L’austérité est-elle la voie obligée de toute politique économique ?

Existe-t-il une politique économique alternative à l’austérité ?

 

Denis Ferrand : C’est le choix d’une croissance renouvelée qui est à effectuer aujourd’hui. Une croissance qui se doit d’être inclusive et qui passe par la compréhension des mutations fondamentales auxquelles nous sommes confrontés : transformation des modèles économiques antérieurs associée au numérique, enjeu de la transition énergétique, nouvelles émergences… Autant d’enjeux qui passent par des efforts d’investissement et une capacité à faire des choix.

 

Jean-Christophe Le Duigou : Au lieu de culpabiliser les salariés, les chômeurs, les allocataires, cette crise structurelle devrait être l’occasion de réexaminer la politique économique suivie.
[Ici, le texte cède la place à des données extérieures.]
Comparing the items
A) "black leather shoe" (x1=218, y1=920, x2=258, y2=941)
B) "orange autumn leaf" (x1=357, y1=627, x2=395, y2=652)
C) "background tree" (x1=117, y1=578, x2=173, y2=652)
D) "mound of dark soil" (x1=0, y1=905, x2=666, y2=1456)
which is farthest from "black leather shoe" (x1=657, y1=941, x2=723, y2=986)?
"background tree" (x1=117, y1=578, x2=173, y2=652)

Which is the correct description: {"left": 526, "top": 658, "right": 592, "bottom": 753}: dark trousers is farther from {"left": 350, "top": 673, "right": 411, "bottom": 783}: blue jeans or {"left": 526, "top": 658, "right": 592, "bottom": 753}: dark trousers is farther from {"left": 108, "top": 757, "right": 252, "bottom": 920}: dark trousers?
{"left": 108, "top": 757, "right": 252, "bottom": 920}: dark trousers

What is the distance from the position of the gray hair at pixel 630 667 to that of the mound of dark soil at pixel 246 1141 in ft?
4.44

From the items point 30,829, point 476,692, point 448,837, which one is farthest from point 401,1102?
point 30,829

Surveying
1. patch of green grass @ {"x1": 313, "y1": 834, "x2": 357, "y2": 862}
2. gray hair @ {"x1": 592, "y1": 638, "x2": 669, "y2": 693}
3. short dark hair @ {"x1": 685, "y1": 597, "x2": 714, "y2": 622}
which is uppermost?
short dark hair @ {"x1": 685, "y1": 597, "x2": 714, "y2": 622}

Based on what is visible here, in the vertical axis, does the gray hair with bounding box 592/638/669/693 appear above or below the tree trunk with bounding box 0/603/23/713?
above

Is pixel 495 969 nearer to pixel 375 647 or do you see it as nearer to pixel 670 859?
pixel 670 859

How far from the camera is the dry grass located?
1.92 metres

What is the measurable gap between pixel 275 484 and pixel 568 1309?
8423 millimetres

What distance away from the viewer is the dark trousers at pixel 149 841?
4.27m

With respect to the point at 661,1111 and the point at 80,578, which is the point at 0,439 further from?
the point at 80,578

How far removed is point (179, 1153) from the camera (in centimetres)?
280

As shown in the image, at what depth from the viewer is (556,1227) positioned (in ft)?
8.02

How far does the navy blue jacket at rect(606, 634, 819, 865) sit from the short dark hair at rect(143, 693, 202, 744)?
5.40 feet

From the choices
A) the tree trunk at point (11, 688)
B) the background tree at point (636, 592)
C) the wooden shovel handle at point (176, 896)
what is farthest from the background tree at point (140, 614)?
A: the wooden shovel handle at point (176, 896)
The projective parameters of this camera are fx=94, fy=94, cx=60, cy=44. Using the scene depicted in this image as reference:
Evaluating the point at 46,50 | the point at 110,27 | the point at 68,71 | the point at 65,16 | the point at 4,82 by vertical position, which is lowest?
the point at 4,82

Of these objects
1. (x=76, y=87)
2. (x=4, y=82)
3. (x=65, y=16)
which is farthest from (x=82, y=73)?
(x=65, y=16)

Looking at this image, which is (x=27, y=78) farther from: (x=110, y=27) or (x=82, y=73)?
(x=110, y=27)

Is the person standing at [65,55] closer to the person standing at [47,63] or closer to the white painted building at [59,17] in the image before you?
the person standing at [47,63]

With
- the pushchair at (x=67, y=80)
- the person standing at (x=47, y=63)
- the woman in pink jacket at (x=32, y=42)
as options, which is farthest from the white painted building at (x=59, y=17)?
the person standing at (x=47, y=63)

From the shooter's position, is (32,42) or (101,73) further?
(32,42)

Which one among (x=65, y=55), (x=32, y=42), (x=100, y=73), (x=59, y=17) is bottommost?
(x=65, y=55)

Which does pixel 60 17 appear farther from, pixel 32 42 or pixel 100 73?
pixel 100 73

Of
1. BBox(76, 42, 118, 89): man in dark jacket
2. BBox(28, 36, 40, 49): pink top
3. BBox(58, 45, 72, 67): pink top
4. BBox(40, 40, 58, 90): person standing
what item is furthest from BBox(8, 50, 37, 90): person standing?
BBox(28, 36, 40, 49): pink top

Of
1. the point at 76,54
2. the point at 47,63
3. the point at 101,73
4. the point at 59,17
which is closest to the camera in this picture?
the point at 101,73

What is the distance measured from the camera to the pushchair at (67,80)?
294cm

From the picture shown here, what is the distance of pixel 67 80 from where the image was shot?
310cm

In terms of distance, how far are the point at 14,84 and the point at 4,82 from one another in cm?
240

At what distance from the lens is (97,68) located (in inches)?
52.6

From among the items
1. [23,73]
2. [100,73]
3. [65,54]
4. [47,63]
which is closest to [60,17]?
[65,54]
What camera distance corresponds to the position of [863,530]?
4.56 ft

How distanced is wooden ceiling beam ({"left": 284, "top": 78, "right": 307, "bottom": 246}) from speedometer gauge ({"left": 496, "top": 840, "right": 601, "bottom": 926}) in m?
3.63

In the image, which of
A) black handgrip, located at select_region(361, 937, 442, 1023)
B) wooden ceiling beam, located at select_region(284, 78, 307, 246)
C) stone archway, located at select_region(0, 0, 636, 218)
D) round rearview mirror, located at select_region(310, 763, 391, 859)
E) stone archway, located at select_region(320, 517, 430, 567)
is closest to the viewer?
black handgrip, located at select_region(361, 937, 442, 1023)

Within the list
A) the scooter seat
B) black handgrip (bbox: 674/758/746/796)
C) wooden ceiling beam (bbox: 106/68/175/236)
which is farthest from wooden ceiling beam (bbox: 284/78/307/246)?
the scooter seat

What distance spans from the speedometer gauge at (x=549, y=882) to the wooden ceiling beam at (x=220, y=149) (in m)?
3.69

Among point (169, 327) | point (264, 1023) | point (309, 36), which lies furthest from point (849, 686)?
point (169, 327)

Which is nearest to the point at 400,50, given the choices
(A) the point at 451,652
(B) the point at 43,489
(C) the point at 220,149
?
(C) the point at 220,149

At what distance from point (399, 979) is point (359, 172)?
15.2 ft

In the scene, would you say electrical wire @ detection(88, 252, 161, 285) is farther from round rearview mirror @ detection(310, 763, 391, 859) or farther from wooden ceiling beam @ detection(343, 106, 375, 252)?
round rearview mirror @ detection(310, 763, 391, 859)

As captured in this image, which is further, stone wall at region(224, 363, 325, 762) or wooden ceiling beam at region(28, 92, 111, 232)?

François Hollande a clamé haut et fort, en 2012, qu’« il n’avait qu’un ennemi : la finance ». Mais il n’amorce pas la moindre critique des orientations mises en œuvre. Pis, le patronat se félicite de l’intervention de l’État pour secourir le capital en perdition et revendique de pouvoir continuer comme avant à faire ce qu’il entend de ses profits ! « L’appel à la responsabilité » adressé aux entreprises ne suffira donc pas. Injecter des liquidités comme le fait la Banque centrale européenne non plus ! Le débat économique doit sortir de l’ornière. On ne peut pas en rester à l’opposition entre « politique de l’offre » ou « politique de la demande ». La crise actuelle met en exergue le besoin d’une nouvelle stratégie de développement social et économique qui suppose que l’on s’interroge sur l’organisation du financement de l’économie. C’est tout un mode de croissance qu’il faut mettre en cause en donnant une place nouvelle au travail, à l’environnement et aux activités productives. Le « retour au réel » passe par la reconnaissance de ces trois priorités. C’est dans cette direction, et non dans l’austérité généralisée, qu’il peut y avoir une solution à la crise de la dette.